[Collected data]

-.-.-

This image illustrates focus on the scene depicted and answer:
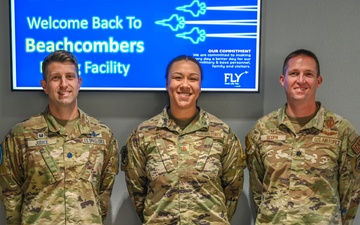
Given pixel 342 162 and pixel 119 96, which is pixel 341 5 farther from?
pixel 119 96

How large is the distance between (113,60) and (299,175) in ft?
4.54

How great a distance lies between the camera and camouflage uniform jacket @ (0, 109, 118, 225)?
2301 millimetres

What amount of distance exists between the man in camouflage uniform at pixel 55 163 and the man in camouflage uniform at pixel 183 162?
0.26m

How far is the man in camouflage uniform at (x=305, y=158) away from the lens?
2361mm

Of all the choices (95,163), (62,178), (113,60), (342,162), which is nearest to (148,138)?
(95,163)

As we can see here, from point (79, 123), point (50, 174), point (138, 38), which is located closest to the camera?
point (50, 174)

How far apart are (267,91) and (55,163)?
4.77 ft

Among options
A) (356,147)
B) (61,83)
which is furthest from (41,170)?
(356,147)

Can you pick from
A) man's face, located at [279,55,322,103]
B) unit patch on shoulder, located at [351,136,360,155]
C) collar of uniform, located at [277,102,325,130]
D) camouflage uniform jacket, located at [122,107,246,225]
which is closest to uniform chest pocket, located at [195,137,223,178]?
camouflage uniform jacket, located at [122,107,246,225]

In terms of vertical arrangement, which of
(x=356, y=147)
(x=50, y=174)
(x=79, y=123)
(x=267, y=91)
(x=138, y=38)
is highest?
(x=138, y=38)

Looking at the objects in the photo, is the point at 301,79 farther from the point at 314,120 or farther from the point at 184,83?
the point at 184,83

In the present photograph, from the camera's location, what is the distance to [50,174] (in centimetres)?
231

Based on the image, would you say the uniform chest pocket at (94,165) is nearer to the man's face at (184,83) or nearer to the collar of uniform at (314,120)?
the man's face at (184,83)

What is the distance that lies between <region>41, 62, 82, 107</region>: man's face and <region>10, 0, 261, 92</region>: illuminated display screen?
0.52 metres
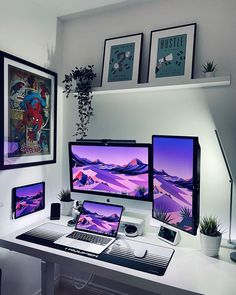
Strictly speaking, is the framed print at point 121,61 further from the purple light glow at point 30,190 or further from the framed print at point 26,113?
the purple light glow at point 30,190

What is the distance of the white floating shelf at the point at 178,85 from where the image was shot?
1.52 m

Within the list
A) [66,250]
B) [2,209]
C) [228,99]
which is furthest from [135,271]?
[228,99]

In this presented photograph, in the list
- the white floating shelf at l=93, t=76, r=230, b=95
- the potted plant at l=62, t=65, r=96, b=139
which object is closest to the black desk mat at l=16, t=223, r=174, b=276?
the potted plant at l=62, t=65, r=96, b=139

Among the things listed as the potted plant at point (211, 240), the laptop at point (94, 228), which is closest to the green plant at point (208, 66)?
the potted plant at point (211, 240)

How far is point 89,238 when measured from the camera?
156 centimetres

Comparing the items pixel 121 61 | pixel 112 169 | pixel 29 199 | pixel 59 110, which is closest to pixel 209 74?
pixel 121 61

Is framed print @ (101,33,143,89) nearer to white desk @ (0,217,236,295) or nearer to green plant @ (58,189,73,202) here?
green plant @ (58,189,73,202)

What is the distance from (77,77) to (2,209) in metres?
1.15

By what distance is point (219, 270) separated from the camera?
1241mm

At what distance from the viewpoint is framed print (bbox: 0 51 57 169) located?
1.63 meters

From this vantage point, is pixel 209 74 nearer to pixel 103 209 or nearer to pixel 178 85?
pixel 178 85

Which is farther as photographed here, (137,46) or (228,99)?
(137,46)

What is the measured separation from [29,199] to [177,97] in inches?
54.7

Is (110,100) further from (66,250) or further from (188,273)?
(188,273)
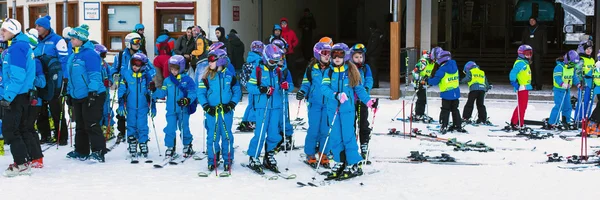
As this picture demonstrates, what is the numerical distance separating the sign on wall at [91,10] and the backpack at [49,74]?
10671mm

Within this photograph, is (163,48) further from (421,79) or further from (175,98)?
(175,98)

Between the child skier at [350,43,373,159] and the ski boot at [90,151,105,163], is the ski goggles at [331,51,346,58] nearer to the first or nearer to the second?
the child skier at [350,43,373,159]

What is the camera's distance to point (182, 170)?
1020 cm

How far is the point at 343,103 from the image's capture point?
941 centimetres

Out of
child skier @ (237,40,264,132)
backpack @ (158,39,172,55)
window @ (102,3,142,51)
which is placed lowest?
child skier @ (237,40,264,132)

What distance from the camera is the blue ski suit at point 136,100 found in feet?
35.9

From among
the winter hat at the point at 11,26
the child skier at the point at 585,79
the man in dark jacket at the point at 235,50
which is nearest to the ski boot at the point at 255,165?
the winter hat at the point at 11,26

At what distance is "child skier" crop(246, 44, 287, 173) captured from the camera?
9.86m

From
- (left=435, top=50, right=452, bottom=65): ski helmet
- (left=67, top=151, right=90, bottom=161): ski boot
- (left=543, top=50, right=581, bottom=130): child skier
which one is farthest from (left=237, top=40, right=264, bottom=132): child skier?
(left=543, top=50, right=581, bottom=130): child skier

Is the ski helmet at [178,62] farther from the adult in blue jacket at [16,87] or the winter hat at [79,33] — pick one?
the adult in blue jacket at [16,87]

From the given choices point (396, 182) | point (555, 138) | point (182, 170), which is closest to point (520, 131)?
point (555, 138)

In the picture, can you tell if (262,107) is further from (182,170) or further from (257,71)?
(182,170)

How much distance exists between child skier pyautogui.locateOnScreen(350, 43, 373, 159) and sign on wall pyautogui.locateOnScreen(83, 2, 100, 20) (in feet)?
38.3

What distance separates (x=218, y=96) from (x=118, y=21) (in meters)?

-.-.-

• [Do this]
Leaving out the pictures, repeat the data above exactly.

• [Correct output]
This image illustrates focus on the scene depicted and answer:
Given pixel 342 162 and pixel 119 96, which is pixel 341 5 farther from?
pixel 119 96

How large is the distance between (113,60) and (299,175) in ft?
4.54

How great a distance lies between the camera and camouflage uniform jacket @ (0, 109, 118, 225)?
2301 millimetres

What amount of distance exists between the man in camouflage uniform at pixel 55 163 and the man in camouflage uniform at pixel 183 162?
0.26m

How far is the man in camouflage uniform at (x=305, y=158) away from the lens?
2361mm

Of all the choices (95,163), (62,178), (113,60), (342,162), which is nearest to (148,138)?
(95,163)

As we can see here, from point (79, 123), point (50, 174), point (138, 38), which is located closest to the camera?
point (50, 174)

How far apart are (267,91) and (55,163)?
4.77 ft

Among options
A) (356,147)
B) (61,83)
which is furthest from (41,170)?
(356,147)

Can you pick from
A) man's face, located at [279,55,322,103]
B) unit patch on shoulder, located at [351,136,360,155]
C) collar of uniform, located at [277,102,325,130]
D) camouflage uniform jacket, located at [122,107,246,225]
which is closest to uniform chest pocket, located at [195,137,223,178]?
camouflage uniform jacket, located at [122,107,246,225]

In terms of vertical arrangement, which of
(x=356, y=147)
(x=50, y=174)
(x=79, y=123)
(x=267, y=91)
(x=138, y=38)
is highest?
(x=138, y=38)

Looking at the objects in the photo, is the point at 301,79 farther from the point at 314,120 or farther from the point at 184,83?
the point at 184,83

In the present photograph, from the camera's location, what is the distance to [50,174] (in centimetres)?
231

Based on the image, would you say the uniform chest pocket at (94,165) is nearer to the man's face at (184,83) or nearer to the collar of uniform at (314,120)?
the man's face at (184,83)

What is the distance that lies between <region>41, 62, 82, 107</region>: man's face and <region>10, 0, 261, 92</region>: illuminated display screen?
0.52 metres
Strictly speaking, is the framed print at point 121,61 further from the purple light glow at point 30,190 or further from the framed print at point 26,113?
the purple light glow at point 30,190

What is the distance of the white floating shelf at the point at 178,85 from where the image was shot?
1.52 m

Within the list
A) [66,250]
B) [2,209]
C) [228,99]
which is furthest from [135,271]?
[228,99]

In this presented photograph, in the list
- the white floating shelf at l=93, t=76, r=230, b=95
- the potted plant at l=62, t=65, r=96, b=139
which object is closest to the black desk mat at l=16, t=223, r=174, b=276?
the potted plant at l=62, t=65, r=96, b=139

Among the things listed as the potted plant at point (211, 240), the laptop at point (94, 228), which is closest to the green plant at point (208, 66)?
the potted plant at point (211, 240)

How far is point 89,238 when measured from the camera?
156 centimetres

Comparing the items pixel 121 61 | pixel 112 169 | pixel 29 199 | pixel 59 110, which is closest to pixel 209 74?
pixel 121 61

Is framed print @ (101,33,143,89) nearer to white desk @ (0,217,236,295) or nearer to green plant @ (58,189,73,202) here?
green plant @ (58,189,73,202)

What is the distance from (77,77) to (2,209) in metres?
1.15

By what distance is point (219, 270) separated from the camera?
1241mm

At what distance from the viewpoint is framed print (bbox: 0 51 57 169) located?
1.63 meters

From this vantage point, is pixel 209 74 nearer to pixel 103 209 or nearer to pixel 178 85?
pixel 178 85

Which is farther as photographed here, (137,46) or (228,99)?
(137,46)

What is the measured separation from [29,199] to [177,97] in inches?
54.7

Is (110,100) further from (66,250) or further from (188,273)?
(188,273)
As this picture demonstrates, what is the numerical distance separating the sign on wall at [91,10] and the backpack at [49,74]?
10671mm

Within this photograph, is (163,48) further from (421,79) or further from (175,98)?
(175,98)

Between the child skier at [350,43,373,159] and the ski boot at [90,151,105,163], is the ski goggles at [331,51,346,58] nearer to the first or nearer to the second?
the child skier at [350,43,373,159]

What is the camera's distance to point (182, 170)?
1020 cm

How far is the point at 343,103 from the image's capture point?
941 centimetres

Out of
child skier @ (237,40,264,132)
backpack @ (158,39,172,55)
window @ (102,3,142,51)
which is placed lowest?
child skier @ (237,40,264,132)

What distance from the camera is the blue ski suit at point 136,100 found in feet?
35.9

From among
the winter hat at the point at 11,26
the child skier at the point at 585,79
the man in dark jacket at the point at 235,50
which is nearest to the ski boot at the point at 255,165?
the winter hat at the point at 11,26

At what distance is "child skier" crop(246, 44, 287, 173) captured from the camera?
9.86m

From
- (left=435, top=50, right=452, bottom=65): ski helmet
- (left=67, top=151, right=90, bottom=161): ski boot
- (left=543, top=50, right=581, bottom=130): child skier
which one is farthest from (left=237, top=40, right=264, bottom=132): child skier?
(left=543, top=50, right=581, bottom=130): child skier

Is the ski helmet at [178,62] farther from the adult in blue jacket at [16,87] or the winter hat at [79,33] — pick one?
the adult in blue jacket at [16,87]

From the given choices point (396, 182) | point (555, 138) | point (182, 170), which is closest to point (520, 131)?
point (555, 138)

In the picture, can you tell if (262,107) is further from (182,170) or further from (257,71)?
(182,170)

How much distance exists between child skier pyautogui.locateOnScreen(350, 43, 373, 159) and sign on wall pyautogui.locateOnScreen(83, 2, 100, 20) (in feet)?
38.3

What distance separates (x=218, y=96) from (x=118, y=21) (in meters)?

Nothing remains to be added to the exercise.